Well for some time now i thought  i was loosing too much water from evaporation alone.........
That darn cat!!!!

Chris.


----------



## sciencefiction (18 Mar 2018)

Cats are mad for fishy stuff. Mine used to go crazy for frozen bloodworms and brine shrimp. I used to defrost a cube just for him.


----------



## Goose157 (18 Mar 2018)

LOl.... the cat seems to love the tank water by how much I lose per day!!
And one of my dogs goes bonkers for flakes. He has destroyed quite a few tubs of the stuff I have left out by mistake!!
Cheers
Chris


----------



## Angus (18 Mar 2018)

Shows each cat is different, mine can't stand the tanks! she hates water.


----------



## sciencefiction (18 Mar 2018)

Angus said:


> Shows each cat is different, mine can't stand the tanks! she hates water.
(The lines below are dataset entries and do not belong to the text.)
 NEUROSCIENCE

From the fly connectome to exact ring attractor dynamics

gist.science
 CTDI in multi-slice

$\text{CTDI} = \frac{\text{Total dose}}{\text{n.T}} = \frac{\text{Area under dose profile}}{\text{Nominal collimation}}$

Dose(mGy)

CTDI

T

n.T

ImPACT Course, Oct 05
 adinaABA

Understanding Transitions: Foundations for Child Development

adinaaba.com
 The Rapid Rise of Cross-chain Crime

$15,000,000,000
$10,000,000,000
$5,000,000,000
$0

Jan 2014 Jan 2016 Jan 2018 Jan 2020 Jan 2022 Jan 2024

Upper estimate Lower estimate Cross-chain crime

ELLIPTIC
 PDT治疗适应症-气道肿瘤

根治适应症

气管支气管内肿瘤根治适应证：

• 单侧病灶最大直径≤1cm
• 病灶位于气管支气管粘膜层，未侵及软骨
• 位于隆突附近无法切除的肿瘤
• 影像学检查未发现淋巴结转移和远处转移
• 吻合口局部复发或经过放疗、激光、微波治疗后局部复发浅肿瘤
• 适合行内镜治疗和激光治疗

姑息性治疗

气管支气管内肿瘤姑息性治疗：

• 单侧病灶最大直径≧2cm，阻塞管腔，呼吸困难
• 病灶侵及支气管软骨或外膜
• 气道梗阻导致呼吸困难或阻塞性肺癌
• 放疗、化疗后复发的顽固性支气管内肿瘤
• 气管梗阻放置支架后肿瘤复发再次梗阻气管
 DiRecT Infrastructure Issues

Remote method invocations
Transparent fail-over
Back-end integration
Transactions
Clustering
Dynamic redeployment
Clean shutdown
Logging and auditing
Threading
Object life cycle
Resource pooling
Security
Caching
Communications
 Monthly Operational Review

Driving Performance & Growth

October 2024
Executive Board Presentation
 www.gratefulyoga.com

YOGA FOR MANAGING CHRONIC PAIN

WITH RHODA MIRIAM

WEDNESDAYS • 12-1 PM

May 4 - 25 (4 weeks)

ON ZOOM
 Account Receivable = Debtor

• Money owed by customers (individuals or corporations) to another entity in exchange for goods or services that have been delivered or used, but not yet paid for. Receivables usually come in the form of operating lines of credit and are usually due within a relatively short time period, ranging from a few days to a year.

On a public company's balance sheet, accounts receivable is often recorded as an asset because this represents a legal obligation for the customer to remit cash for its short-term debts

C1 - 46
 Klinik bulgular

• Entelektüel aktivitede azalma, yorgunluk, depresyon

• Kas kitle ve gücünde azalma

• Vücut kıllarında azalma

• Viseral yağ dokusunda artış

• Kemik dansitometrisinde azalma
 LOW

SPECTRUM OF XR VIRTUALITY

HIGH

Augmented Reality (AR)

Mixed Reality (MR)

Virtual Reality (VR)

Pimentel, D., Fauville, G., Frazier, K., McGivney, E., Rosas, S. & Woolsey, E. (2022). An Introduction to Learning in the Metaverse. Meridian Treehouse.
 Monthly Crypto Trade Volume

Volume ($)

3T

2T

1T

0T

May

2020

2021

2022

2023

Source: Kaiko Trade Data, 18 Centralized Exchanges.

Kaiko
Are you sure you've got a cat


----------



## Angus (18 Mar 2018)

sciencefiction said:


> Are you sure you've got a cat


More like a princess, she likes cream and everyones beds...


----------



## Goose157 (18 Mar 2018)

lol.....sounds like my Mrs!


----------



## sciencefiction (18 Mar 2018)




----------



## Tim Harrison (18 Mar 2018)

Just like my cat Scruffy


----------



## Goose157 (18 Mar 2018)

Awesome ! Lol
Cats aren’t daft perhaps we should all drink from our tanks!!!
Cheers


----------



## Tim Harrison (18 Mar 2018)

I must admit, I don't really get it, he has plenty of freshwater but he's not interested, he always makes a bee-line for my tank. 
Maybe @Edvet can shed some light as to why?


----------



## Goose157 (18 Mar 2018)

Another interesting thing - both my dogs obviously have fresh water at all times but in summer when the door to the rear garden is open, prefer drinking from my two small outdoor ponds!!.....
Cheers


----------



## Edvet (18 Mar 2018)

Animals often prefer moving water, dogs are just daft though


----------



## Twisted Melon (19 Mar 2018)

Goose157 said:


> View attachment 114084 Well for some time now i thought  i was loosing too much water from evaporation alone.........
> That darn cat!!!!
> 
> Chris.



Love it!!


----------



## jayp (19 Mar 2018)

Ive bred dogs for 20 years, now have two Cats as well....they hate tap water , it stinks of chlorine and chemicals. They will drink rainwater whenever they can , even old tank water is better LOL


----------